Document passage:
--- START ---
Visit Notes is a small, personal experiment to help patients capture and revisit what they discussed during and after a medical appointment — privately, on their own device. It isn’t a commercial product; it’s a learning project I’m building in public. If you’re curious, I’d be grateful for your feedback.
Inspired by the original Abridge app (now deprecated), this project explores whether on‑device speech recognition and language models can provide a similar, patient‑empowering experience without relying on cloud services. Visit Notes is unaffiliated with Abridge.
Who it’s for
• Patients who want a clear record of what was said in a medical visit (with consent).
• Care partners who help track instructions, medications, and follow‑ups.
• Anyone who benefits from reviewing key points after an appointment.
What Visit Notes does
• Transcribes recordings you make (or import) with on‑device speech‑to‑text.
• Generates short topic lines and concise summaries to highlight the essentials.
• Extracts key details (e.g., follow‑ups, instructions, medications mentioned) into simple, structured text you can scan.
• Works offline after a one‑time model download — your audio and text stay on your device.
--- END ---
Recorded information:
--- START ---
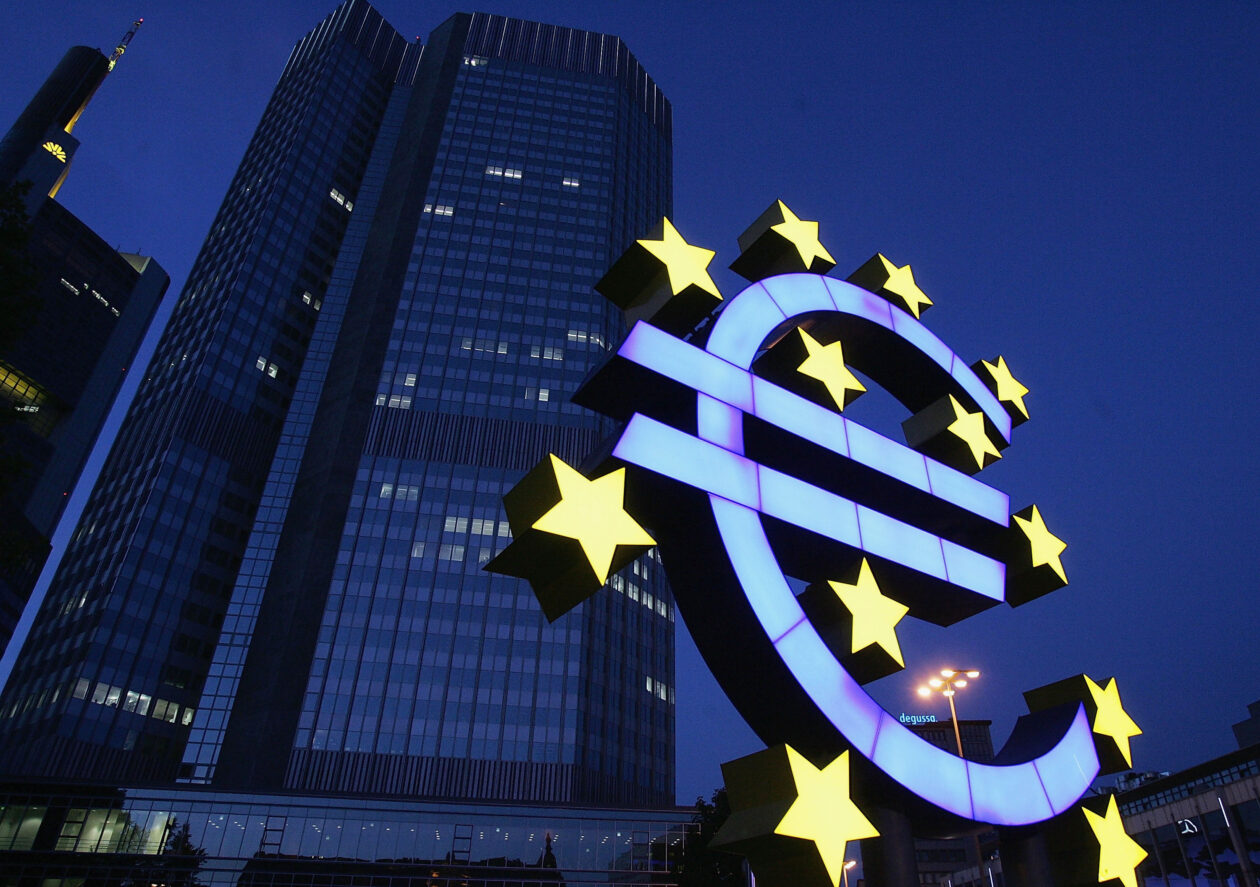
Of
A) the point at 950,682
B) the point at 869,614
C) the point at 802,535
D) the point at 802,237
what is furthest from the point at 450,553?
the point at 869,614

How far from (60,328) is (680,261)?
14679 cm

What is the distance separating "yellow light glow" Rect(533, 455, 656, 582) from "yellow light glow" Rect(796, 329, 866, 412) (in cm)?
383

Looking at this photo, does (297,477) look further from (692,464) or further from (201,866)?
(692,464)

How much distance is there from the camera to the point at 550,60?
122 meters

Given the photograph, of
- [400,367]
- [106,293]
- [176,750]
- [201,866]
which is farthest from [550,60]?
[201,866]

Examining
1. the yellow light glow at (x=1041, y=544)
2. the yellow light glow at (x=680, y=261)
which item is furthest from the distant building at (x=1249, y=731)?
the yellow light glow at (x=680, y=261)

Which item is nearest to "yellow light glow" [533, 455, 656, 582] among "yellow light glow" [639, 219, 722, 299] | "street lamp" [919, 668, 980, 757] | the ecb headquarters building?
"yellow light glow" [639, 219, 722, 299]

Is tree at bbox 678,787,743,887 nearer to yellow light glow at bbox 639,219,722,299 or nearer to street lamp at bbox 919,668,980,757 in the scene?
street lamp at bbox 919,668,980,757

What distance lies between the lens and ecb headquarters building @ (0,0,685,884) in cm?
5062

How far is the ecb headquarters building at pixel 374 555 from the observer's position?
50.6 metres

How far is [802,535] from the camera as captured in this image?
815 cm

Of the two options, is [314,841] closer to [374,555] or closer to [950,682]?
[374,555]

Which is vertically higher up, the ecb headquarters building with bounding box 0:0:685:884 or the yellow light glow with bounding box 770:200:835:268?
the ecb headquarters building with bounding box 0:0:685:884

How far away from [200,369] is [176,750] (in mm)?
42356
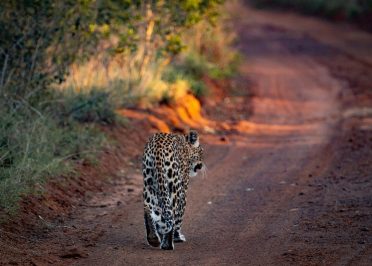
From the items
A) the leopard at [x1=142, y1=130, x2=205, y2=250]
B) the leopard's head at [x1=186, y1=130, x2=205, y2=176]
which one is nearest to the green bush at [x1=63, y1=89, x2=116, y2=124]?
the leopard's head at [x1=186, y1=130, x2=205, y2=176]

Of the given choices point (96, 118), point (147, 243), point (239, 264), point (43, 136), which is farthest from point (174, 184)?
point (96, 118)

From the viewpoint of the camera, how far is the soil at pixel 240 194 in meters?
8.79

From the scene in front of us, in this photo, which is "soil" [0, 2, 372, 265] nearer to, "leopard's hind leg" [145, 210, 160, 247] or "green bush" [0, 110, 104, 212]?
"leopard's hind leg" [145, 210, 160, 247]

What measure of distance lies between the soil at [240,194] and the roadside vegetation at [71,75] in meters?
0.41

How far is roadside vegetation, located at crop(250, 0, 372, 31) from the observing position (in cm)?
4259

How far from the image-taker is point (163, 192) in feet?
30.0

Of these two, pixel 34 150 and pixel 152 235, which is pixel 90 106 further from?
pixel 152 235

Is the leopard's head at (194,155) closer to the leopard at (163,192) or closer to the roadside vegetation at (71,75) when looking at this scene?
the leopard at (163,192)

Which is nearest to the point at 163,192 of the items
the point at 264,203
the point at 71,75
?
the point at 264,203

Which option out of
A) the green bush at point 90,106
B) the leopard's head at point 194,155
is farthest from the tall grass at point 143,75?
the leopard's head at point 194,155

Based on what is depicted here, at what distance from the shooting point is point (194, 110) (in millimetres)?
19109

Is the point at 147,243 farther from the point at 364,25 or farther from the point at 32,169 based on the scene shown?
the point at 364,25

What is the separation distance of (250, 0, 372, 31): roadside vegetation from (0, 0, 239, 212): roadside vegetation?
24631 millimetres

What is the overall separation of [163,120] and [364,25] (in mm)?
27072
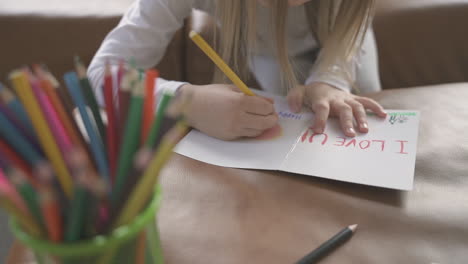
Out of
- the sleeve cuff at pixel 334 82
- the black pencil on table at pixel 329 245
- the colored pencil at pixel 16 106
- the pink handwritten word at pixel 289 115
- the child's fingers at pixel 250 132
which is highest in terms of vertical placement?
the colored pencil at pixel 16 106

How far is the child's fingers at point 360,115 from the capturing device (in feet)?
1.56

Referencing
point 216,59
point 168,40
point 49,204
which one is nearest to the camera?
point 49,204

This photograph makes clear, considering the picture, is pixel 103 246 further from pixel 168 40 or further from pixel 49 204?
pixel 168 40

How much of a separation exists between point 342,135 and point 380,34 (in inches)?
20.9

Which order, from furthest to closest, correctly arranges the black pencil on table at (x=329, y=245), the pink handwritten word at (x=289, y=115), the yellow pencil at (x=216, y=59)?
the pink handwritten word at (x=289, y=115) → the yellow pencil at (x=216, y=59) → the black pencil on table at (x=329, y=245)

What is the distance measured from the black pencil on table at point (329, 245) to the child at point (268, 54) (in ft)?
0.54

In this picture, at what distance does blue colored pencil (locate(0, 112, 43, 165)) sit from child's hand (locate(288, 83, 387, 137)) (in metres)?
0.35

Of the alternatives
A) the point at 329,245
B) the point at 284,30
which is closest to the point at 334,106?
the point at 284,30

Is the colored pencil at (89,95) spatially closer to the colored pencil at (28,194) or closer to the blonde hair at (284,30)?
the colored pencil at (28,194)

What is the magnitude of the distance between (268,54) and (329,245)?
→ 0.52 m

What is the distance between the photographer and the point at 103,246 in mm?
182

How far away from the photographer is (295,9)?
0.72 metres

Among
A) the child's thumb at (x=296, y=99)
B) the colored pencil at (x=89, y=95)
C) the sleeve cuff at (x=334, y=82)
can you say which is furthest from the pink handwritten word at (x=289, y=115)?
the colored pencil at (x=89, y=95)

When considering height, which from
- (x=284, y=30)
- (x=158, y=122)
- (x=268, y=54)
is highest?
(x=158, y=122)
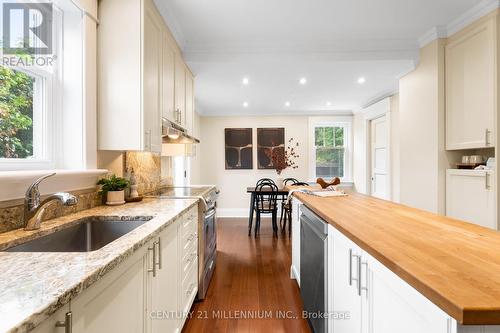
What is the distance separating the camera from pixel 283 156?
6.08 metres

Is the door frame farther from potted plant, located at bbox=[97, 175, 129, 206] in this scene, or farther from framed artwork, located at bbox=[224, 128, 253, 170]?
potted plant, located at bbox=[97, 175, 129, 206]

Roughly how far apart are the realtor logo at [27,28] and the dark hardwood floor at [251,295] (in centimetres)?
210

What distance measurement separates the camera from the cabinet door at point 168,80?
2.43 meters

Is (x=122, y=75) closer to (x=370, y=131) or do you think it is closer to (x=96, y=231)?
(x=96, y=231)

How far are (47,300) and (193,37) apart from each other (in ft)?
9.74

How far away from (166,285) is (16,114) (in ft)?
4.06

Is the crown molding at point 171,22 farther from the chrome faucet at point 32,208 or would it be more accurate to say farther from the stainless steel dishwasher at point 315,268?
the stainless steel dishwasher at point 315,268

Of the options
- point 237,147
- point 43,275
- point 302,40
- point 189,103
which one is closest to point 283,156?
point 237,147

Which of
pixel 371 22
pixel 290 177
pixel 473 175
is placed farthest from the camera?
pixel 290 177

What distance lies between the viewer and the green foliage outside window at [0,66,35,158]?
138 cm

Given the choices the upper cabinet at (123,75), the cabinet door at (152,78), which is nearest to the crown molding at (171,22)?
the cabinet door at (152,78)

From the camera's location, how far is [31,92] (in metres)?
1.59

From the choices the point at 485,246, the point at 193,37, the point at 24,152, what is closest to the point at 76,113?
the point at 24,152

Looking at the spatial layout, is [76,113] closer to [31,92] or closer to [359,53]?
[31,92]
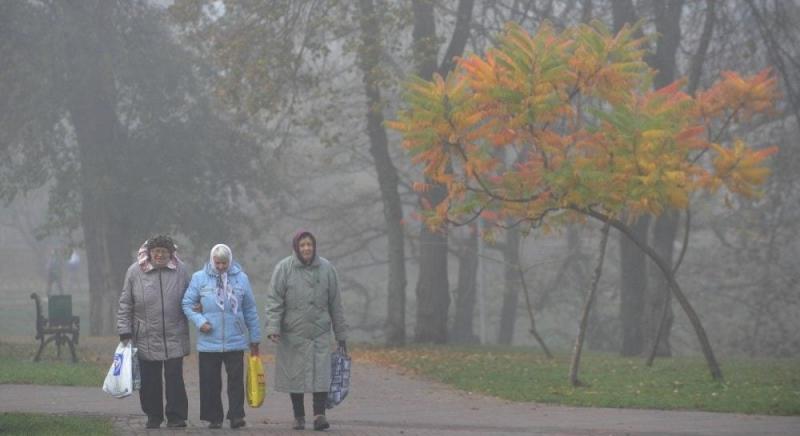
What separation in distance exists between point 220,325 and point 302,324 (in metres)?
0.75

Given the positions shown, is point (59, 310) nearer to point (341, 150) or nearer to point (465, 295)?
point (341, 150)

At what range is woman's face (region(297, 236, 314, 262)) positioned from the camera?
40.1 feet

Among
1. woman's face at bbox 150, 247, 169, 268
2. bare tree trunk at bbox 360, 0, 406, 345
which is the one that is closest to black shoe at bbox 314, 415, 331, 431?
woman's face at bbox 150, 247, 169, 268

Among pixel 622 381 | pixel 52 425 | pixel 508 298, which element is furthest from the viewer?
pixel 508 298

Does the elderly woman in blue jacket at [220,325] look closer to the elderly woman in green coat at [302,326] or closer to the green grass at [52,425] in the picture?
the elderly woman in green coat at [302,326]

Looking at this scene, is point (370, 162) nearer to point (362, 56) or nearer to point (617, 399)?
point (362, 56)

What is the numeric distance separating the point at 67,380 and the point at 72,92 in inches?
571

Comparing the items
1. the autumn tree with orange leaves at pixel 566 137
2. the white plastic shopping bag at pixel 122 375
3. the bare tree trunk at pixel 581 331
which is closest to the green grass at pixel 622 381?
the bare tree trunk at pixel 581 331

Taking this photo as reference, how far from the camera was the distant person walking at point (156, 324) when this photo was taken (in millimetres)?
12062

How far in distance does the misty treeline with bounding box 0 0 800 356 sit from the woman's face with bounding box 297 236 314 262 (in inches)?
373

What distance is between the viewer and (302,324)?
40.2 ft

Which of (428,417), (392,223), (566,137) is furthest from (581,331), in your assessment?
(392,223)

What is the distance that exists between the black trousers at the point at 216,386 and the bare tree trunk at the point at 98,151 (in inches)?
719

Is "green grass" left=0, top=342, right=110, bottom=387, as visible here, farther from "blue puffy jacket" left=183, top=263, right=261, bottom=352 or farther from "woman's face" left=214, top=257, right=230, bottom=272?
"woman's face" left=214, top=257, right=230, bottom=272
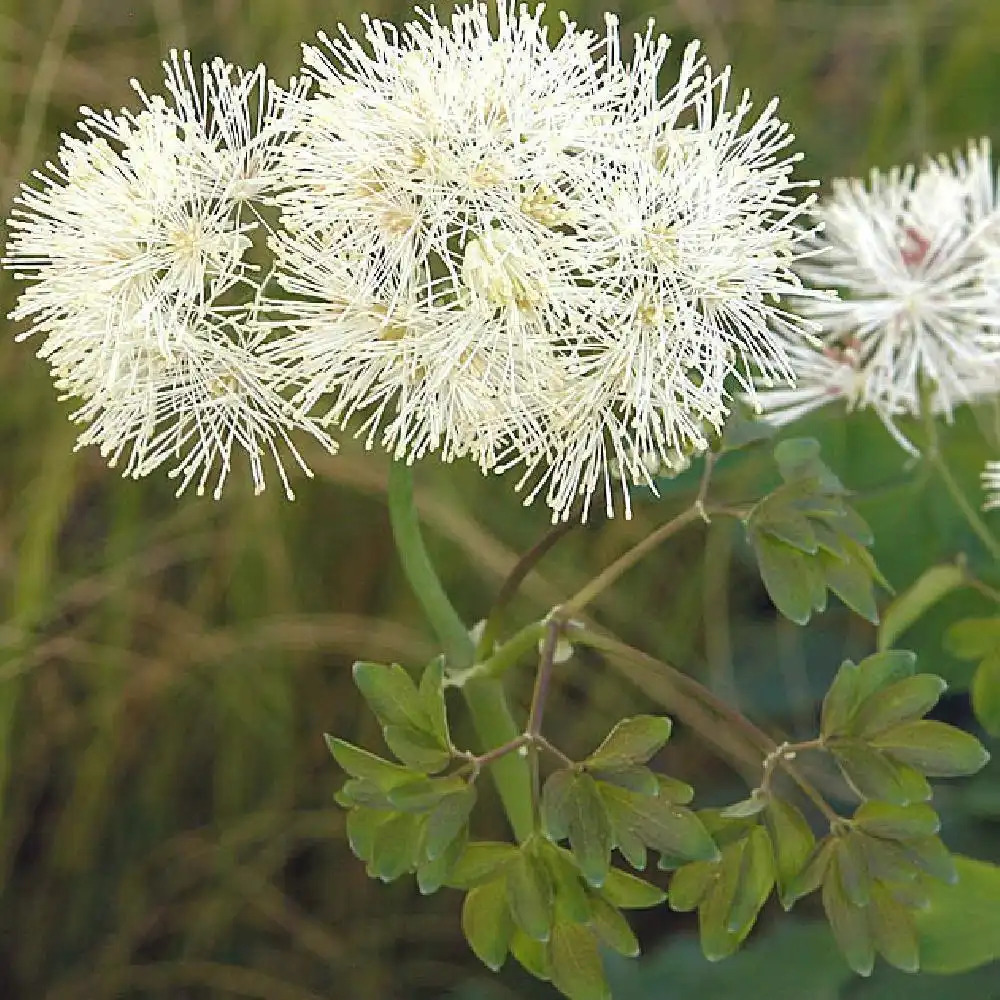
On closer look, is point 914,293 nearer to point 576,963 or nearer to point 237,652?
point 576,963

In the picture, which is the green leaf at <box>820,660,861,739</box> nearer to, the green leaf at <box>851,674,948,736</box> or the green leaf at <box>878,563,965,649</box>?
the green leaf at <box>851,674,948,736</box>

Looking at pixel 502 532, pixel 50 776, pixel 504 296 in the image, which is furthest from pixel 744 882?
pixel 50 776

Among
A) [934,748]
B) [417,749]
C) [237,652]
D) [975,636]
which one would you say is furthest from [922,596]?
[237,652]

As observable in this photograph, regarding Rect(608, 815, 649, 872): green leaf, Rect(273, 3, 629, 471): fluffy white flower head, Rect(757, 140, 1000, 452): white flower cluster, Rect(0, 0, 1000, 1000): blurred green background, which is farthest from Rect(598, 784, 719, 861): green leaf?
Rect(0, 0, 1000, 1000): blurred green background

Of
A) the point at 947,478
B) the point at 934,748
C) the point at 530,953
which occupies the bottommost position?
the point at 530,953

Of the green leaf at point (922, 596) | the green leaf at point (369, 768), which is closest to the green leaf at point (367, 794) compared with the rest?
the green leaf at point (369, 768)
--- END ---
Task:
According to the Visit Notes page, which app inspired the project?

Answer for this exercise:
The original Abridge app, which is now deprecated.